Selection:
Re: [PATCH 33/63] xfs: allocate delayed extents in CoW fork

[Date Prev][Date Next][Thread Prev][Thread Next][Date Index][Thread Index]

 



On Tue, Oct 04, 2016 at 12:38:40PM -0400, Brian Foster wrote:
> On Thu, Sep 29, 2016 at 08:09:14PM -0700, Darrick J. Wong wrote:
> > Modify the writepage handler to find and convert pending delalloc
> > extents to real allocations.  Furthermore, when we're doing non-cow
> > writes to a part of a file that already has a CoW reservation (the
> > cowextsz hint that we set up in a subsequent patch facilitates this),
> > promote the write to copy-on-write so that the entire extent can get
> > written out as a single extent on disk, thereby reducing post-CoW
> > fragmentation.

Raw data:
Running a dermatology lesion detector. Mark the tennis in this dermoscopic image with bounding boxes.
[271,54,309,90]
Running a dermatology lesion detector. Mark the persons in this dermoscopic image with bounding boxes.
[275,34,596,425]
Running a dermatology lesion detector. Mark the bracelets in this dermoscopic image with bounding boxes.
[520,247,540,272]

Requirements:
(1) In the patch thread, translate this sentence into German: "Modify the writepage handler to find and convert pending delalloc extents to real allocations."
(2) Answer these questions from the patch thread:
(a) On what date did Brian Foster write his reply?
(b) Who wrote the message dated Thu, Sep 29, 2016?
(c) According to the patch description, what does promoting the write to copy-on-write reduce?

Answers given:
(1) Den writepage-Handler so ändern, dass er ausstehende delalloc-Extents findet und in echte Zuweisungen umwandelt.

(2)
(a) Tuesday, October 4, 2016
(b) Darrick J. Wong
(c) Post-CoW fragmentation